It was then when Bush gave legitimate thought to returning for the 2009 season.
“As I started to up the volume, I came back stronger and it wasn’t hurting me,” he said.
“I decided to give it another try because I felt like I could still play.”
After deciding to come back, he signed with the Somerset Patriots of the independent Atlantic League, where he again posted solid numbers (0-0, 1.62 in nine games) before being picked up by the Yankees.
“I had a blast over there,” said Bush of playing in Somerset.
“Having Sparky Lyle as manager and Brett Jodie as pitching coach, those guys love baseball and it really shows in the kind of team they put together. Everybody was out there playing hard, and it was a lot of fun.”
Assigned to Triple-A Scranton after signing with the Yankees towards the end of May, he struggled in two of his first three outings with the team, his ERA ballooning to nearly ten. While he was able to recover and cut his ERA nearly in half, he was only being used about once a week.
The writing appeared to be on the wall for him to get sent down a level.
“Compared to where I started the season at, I don’t really think I can complain with where I’m at now,” said Bush of being shipped to Double-A.
“At least I’m getting an opportunity to pitch, though.

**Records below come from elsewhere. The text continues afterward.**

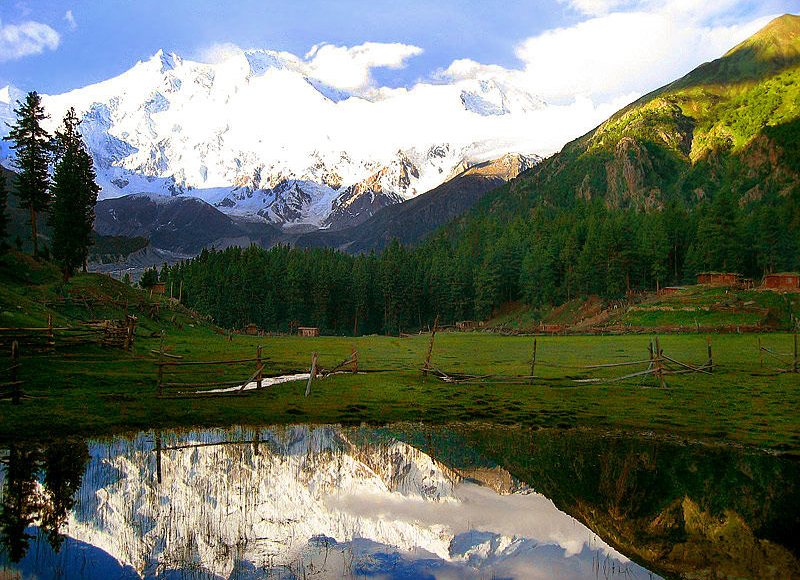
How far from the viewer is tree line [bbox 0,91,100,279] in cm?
7881

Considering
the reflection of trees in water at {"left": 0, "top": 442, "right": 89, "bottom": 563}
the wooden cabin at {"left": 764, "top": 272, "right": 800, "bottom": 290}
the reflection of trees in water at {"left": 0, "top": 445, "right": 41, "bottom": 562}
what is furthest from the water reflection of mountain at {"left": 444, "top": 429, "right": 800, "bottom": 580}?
the wooden cabin at {"left": 764, "top": 272, "right": 800, "bottom": 290}

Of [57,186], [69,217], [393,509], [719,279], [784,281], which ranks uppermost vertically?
[57,186]

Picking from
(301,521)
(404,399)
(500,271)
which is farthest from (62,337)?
(500,271)

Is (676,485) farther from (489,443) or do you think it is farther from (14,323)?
(14,323)

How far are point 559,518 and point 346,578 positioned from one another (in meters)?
6.19

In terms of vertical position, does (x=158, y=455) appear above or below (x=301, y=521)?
above

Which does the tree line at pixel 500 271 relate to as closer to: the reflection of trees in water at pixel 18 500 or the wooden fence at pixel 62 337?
the wooden fence at pixel 62 337

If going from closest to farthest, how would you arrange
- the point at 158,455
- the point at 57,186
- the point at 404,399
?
1. the point at 158,455
2. the point at 404,399
3. the point at 57,186

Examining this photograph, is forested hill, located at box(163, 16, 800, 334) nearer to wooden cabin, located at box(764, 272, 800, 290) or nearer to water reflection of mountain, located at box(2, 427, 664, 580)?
wooden cabin, located at box(764, 272, 800, 290)

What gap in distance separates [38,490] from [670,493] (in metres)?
17.0

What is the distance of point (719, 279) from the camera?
10469 cm

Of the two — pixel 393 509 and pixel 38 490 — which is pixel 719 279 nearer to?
pixel 393 509

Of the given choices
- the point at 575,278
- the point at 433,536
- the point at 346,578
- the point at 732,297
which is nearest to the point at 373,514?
the point at 433,536

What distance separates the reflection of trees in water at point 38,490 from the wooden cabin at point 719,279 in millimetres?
105534
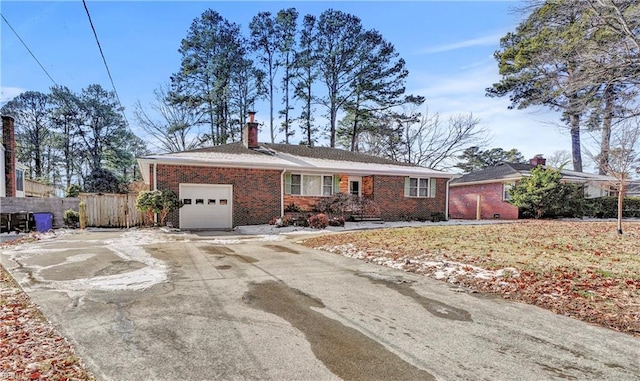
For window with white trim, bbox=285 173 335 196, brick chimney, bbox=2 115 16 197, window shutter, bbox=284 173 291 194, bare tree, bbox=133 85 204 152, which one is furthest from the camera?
bare tree, bbox=133 85 204 152

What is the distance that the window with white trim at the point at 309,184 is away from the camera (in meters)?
16.5

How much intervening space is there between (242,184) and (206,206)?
1.87 metres

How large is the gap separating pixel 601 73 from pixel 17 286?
48.9 ft

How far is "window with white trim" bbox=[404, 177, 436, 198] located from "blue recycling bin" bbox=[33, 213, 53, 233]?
1738cm

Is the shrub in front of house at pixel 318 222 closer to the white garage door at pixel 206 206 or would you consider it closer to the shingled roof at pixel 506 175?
the white garage door at pixel 206 206

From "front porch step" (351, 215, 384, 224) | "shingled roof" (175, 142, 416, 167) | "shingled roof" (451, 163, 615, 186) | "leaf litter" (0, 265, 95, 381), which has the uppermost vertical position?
"shingled roof" (175, 142, 416, 167)

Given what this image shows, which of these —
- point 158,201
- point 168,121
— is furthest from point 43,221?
point 168,121

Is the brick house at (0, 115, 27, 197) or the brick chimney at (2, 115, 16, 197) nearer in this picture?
the brick house at (0, 115, 27, 197)

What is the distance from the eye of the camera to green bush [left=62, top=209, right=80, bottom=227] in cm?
1500

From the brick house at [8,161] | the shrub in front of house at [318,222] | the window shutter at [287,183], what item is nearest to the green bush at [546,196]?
the shrub in front of house at [318,222]

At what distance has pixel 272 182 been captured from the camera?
15734 millimetres

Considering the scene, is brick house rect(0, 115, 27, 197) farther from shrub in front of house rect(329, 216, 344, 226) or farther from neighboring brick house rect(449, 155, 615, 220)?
neighboring brick house rect(449, 155, 615, 220)

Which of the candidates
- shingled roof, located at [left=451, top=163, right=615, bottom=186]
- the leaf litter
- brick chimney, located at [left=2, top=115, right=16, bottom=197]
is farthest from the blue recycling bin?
shingled roof, located at [left=451, top=163, right=615, bottom=186]

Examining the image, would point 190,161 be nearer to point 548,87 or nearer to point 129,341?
point 129,341
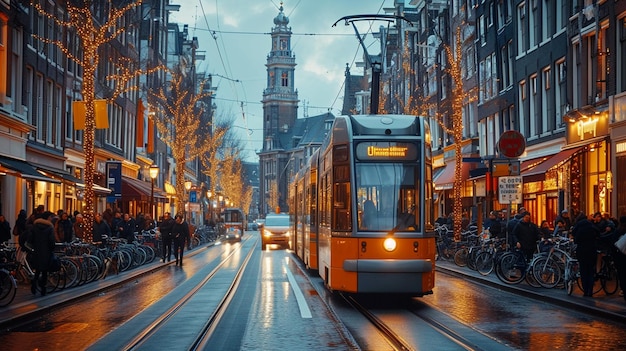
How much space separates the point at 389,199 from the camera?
1734 centimetres

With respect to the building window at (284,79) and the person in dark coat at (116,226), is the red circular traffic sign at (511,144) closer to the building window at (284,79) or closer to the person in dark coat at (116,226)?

That’s the important thing.”
And pitch he did.
With a need for a starter at Double-A Trenton, Bush was sent down and made his Thunder debut on the road in New Hampshire on Monday, working three and a third hitless innings as the team carried a collective no-hitter deep into the game.
Primarily used as a reliever throughout his career, the crafty 29-year-old righty uses an arsenal of a fastball, changeup, curveball and slider, using the latter as his out pitch.
“I just try to throw strikes and get ahead of guys,” Bush says.
Asked which role he’d prefer to do that in, the Florida native just seemed happy to be getting a chance anywhere in affiliated baseball.
“I’ll do either one,” he said.
“As long as I get a chance to throw, I really don’t care whether it’s relief or starting.”